Hay también un elogio del detalle, de la victoria cotidiana sobre la entropía que implica vivir y prosperar (en términos de La historia interminable sería como combatir la Nada que engulle Fantasía), enfoques estimulantes de conceptos viejos, como la información, o la imperiosa necesidad de diferenciar y graduar los problemas para poder atacarlos, una exigencia de proporcionalidad para el razonamiento moral que me recordó vivamente las palabras de Amos Oz en su ensayo Queridos fanáticos (Siruela, 2017): “Quien no es capaz o no está dispuesto a clasificar el mal puede convertirse en un siervo del mal. Quien mete en ‘un mismo saco’ el apartheid, el colonialismo, el Daesh, el sionismo, el apartarse de lo políticamente correcto, las cámaras de gas, el sexismo, la riqueza de los magnates y la polución está sirviendo al mal por el mero hecho de negarse a clasificarlo.”
A la clasificación y gradación de los problemas se debe sumar la humildad de reconocer la complejidad. Requiere huir de la tendencia paralizante de la moralización que se empeña en buscar la “verdadera raíz”. Porque muchas veces la mejor manera de atacar una enfermedad es aliviar los síntomas, en vez de esperar a alcanzar un conocimiento preciso de cada uno de los factores que intervinieron en su origen.
Una de las ideas más hermosas y estimulantes de En defensa de la Ilustración es que la visión negativa y catastrofista que nos formamos de la situación en el mundo es en realidad una señal de nuestro progreso moral, de cómo los umbrales de sensibilidad al sufrimiento se han afinado: sabemos más y nos importa más.
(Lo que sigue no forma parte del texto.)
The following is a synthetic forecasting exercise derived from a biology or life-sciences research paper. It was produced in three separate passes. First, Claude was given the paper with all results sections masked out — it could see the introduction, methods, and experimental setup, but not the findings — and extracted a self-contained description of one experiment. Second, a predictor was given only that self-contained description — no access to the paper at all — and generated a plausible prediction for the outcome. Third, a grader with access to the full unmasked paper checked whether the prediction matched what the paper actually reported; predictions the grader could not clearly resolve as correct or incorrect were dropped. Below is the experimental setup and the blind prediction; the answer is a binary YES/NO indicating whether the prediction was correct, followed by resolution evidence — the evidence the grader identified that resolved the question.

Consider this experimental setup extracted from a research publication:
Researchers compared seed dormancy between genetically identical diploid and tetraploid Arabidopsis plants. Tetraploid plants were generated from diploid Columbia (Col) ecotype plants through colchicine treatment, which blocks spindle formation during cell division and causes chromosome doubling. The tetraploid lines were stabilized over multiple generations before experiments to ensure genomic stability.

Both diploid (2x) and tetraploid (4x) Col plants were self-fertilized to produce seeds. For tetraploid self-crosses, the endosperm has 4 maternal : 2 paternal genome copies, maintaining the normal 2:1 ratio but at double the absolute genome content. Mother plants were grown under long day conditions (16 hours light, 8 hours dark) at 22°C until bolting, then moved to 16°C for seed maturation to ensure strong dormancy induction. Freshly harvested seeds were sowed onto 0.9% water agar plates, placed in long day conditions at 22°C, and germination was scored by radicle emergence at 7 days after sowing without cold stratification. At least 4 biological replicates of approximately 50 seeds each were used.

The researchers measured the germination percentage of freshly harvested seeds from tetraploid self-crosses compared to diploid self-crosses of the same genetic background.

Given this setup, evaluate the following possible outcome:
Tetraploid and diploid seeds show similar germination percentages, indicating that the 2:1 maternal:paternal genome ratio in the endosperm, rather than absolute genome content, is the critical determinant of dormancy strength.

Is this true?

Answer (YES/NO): NO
Esta idea está presente a lo largo del libro, ya sea cuando afronta el cambio climático, las amenazas existenciales o la felicidad. Que reconozcamos el sufrimiento, “aunque sea mediante la etiqueta de un diagnóstico médico es una forma de compasión, especialmente cuando ese sufrimiento puede ser aliviado”.
Pinker muestra cómo hemos aprendido y mejorado en términos de esperanza de vida, salud, riqueza, medio ambiente, calidad de vida, terrorismo, seguridad, paz, conocimiento, felicidad … Los gráficos de Max Roser salpican las páginas junto con las abundantes citas de ensayos y estudios que señalan los sesgos que nos dificultan elevar la mirada más allá de nuestro intervalo temporal cercano.
Se trata de un libro optimista: aunque los desafíos son graves, demuestra que no hace tanto que encaramos otros peores y tuvimos la disposición y la inteligencia necesaria para querer y saber afrontarlos. Parte de la absoluta convicción de que disponemos de medios para prevenir y reducir los daños y que eso requiere seguir aprendiendo más, porque problemas tan urgentes y difíciles como el cambio climático pueden tener solución si nos apoyamos firmemente en las mismas herramientas que hemos empleado hasta hoy.
Hay científicos que mejoraron cultivos y evitaron la muerte a millares, hay guerras culturales, hay razonamientos éticos y hay cifras. Están presentes cuestiones que también intrigaron a Haidt, Kakutani, Kahan, Lessing y otros muchos. Y al final de todo, un poso de celebración de la vida, de que el impulso que nos lleva a perseguir y disfrutar el amor, la belleza, la curiosidad o la camaradería no son meros pasatiempos hedonistas sino que es lo que nos hace esencialmente humanos.
Elena Alfaro es arquitecta. Escribe el blog Inquietanzas.